Flexing units, especially to this extent, obviously increases your maintenance costs. You have substantially more wear and tear and the unit’s efficiency can and probably will decline. So there are a number of variables that come into play when you start fuel switching. 

And this will likely continue. In the U.S. this year we’re probably going to see more coal burned than natural gas. Last year it was about even because gas prices were often sub-$3. This year natural gas has been in the $3 to $3.50 range. Most of the indicators I’ve seen say we should burn more coal this year. It’s not going to be dramatic, but there will be an uptick in coal.

FORTNIGHTLY – In the same editorial you mentioned “hidden consequences” for the industry down the road. Can you expand on that?

ALLEY The boom in gas has been labeled as a bust for coal. But the truth is, it has implications for all generation assets, including combined-cycle plants. The challenge for the industry is to understand and adapt.

In the editorial, I noted that older coal plants in the U.S. are most often used for balancing intermittent loads. But many of those plants are being retired due to a combination of age and anticipated requirements for expensive new emissions controls.

That means the remaining baseload units, including a growing number of combined-cycle and even nuclear units, face operating flexibility challenges. 

When I speak of hidden consequences, I mean this flexing of the units and the wear and tear that type of operation causes. In most cases, it takes years before equipment damage becomes apparent, so if you’re an electric utility putting a specific unit (or units) through the paces this year and damage occurs, you may not even realize what you’ve done for several years out.  

So, again, that’s what our studies are targeting—ways to help our members monitor and understand the long-term implication of operating assets in today’s environment. That’s the Holy Grail right now. When you’re evaluating the fleet, you need to know the consequences of certain operational strategies now, not several years down the road.
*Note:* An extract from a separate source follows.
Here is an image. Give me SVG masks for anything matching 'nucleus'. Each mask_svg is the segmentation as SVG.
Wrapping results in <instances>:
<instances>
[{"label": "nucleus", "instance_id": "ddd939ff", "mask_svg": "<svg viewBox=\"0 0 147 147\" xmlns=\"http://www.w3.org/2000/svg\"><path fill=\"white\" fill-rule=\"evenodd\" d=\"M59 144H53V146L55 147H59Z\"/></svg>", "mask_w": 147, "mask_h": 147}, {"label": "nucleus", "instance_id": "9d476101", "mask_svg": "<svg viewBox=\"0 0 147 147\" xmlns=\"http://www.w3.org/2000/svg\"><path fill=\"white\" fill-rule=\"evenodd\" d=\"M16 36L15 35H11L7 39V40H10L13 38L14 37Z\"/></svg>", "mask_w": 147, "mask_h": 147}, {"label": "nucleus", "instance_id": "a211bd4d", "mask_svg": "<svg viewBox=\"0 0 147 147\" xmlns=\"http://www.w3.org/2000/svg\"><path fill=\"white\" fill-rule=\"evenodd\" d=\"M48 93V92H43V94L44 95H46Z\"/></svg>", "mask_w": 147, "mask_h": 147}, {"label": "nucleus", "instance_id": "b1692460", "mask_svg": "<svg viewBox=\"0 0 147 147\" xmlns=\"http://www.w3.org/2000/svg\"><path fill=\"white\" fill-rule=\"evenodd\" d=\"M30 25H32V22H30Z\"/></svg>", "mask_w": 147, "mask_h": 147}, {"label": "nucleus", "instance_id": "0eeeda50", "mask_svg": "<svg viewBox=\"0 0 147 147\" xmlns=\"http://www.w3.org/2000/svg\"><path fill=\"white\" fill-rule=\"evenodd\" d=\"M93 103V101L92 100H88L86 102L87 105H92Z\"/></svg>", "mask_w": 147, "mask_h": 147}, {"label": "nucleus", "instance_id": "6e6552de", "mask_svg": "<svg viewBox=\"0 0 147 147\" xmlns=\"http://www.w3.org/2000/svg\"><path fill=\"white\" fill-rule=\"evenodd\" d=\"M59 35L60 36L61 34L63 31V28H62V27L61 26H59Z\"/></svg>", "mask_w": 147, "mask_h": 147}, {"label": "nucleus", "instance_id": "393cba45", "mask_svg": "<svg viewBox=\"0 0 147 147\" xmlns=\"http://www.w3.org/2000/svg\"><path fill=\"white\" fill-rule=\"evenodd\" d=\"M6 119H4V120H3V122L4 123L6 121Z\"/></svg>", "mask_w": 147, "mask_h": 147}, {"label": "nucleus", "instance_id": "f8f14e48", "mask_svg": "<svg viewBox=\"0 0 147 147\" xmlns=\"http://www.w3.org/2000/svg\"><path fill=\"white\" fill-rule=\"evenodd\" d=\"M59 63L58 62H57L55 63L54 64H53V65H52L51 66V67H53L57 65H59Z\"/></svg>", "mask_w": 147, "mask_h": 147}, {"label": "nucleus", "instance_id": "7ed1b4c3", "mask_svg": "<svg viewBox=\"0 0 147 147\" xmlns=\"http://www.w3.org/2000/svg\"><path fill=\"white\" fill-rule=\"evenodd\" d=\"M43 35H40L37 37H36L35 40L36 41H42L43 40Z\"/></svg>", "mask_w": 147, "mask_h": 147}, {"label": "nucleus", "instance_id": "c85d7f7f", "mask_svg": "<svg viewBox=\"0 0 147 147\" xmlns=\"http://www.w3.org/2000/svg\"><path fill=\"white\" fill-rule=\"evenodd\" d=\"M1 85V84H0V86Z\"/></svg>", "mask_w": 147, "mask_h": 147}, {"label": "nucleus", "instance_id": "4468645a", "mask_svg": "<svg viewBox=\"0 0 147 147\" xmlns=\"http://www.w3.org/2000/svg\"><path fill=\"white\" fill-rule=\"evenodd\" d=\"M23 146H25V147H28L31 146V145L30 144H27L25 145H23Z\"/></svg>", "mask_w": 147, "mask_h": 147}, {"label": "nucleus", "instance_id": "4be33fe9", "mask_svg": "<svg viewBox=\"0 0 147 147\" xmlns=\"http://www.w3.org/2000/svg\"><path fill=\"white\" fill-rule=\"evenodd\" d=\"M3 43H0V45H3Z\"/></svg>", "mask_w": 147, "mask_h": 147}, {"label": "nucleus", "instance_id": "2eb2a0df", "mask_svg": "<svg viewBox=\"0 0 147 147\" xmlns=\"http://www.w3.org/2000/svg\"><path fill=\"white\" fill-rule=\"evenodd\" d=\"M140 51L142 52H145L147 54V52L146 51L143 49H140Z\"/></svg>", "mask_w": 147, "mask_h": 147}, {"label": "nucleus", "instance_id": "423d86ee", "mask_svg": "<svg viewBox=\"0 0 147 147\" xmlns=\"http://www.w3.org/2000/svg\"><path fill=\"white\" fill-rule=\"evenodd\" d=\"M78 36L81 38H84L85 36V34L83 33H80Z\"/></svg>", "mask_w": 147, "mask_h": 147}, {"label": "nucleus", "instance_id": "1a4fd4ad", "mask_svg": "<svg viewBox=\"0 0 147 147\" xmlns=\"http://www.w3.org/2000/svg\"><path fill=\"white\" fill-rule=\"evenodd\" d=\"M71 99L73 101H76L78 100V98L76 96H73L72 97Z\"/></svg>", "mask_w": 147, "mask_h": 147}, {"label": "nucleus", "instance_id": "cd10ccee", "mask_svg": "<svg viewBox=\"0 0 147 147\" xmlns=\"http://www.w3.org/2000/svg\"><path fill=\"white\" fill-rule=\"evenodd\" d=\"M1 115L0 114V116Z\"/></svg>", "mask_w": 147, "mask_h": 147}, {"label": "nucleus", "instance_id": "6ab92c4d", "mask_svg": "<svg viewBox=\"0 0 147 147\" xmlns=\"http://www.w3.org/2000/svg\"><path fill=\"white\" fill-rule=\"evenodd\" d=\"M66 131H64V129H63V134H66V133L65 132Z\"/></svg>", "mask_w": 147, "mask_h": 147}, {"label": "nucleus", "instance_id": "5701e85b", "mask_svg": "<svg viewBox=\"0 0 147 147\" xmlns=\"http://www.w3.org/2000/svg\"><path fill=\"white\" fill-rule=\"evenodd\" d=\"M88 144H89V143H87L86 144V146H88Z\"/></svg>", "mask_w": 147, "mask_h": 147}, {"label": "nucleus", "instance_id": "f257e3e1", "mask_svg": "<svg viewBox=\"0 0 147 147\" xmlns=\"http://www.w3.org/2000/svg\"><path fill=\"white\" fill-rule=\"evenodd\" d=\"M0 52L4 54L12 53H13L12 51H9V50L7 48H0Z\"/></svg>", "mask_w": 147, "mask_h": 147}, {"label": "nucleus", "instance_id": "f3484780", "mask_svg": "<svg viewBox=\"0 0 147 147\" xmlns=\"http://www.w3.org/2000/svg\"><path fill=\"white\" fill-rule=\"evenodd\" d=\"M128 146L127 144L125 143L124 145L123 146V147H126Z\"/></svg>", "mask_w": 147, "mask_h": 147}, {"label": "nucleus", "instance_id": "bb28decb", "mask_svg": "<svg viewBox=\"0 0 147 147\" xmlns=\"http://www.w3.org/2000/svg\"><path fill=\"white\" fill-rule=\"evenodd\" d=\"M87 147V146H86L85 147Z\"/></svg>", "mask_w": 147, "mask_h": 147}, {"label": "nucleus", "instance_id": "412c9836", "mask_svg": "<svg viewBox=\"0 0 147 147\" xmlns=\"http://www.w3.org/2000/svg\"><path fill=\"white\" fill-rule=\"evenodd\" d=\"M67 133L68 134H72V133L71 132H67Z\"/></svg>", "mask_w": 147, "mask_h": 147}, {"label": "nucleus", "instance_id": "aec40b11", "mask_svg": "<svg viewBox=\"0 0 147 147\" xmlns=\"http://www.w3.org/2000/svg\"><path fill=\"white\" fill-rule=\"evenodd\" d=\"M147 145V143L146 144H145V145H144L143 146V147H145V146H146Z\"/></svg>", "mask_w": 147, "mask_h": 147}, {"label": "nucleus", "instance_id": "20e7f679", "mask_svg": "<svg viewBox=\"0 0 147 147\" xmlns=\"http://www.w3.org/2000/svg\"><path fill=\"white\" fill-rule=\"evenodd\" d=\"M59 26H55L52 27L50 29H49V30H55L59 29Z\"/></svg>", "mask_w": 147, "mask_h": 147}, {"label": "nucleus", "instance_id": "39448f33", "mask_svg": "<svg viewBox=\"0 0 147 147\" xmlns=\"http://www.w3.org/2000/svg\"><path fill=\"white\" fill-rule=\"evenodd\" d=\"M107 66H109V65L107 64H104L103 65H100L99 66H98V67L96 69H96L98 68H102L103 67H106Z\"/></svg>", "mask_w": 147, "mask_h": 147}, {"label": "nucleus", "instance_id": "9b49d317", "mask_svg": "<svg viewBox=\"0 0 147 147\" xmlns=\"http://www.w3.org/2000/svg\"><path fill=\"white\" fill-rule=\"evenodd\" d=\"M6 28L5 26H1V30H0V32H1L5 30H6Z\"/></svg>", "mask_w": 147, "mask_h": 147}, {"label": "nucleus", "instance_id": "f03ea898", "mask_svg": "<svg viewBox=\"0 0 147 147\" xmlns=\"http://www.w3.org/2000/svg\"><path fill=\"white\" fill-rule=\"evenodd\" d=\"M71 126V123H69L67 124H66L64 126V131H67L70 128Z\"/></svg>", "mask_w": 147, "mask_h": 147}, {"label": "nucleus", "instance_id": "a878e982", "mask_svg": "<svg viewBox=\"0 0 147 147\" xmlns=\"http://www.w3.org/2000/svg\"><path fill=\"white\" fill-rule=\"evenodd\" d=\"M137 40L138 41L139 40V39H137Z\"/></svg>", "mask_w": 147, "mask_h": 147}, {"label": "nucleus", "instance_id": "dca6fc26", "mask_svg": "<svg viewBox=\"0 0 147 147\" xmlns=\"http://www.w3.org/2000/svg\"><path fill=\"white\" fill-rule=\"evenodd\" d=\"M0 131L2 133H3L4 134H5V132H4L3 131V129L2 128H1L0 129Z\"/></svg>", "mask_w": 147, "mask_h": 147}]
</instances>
And that’s what we’re looking at. 

ABOUT THE AUTHOR Scott M. Gawlicki is Fortnightly’s contributing editor, based in West Hartford, Ct. 

ABOUT THE SOURCE Tom Alley is responsible for EPRI’s R&D team, which is focused on research, development, and the application of fossil technologies for both existing and future generating assets. He has 29 years of experience in the energy industry, and his experience includes fossil and nuclear power. He joined EPRI in 2007 as senior program manager for major component reliability R&D, and most recently served as director of advanced generation research, which includes renewable generation, carbon capture and storage, generation planning, and industry technology demonstrations. Before joining EPRI, Alley worked at Duke Energy, leading a centralized corporate team of metallurgists, engineers, and technical personnel responsible for the evaluation, inspection, and repair of nuclear power plant components.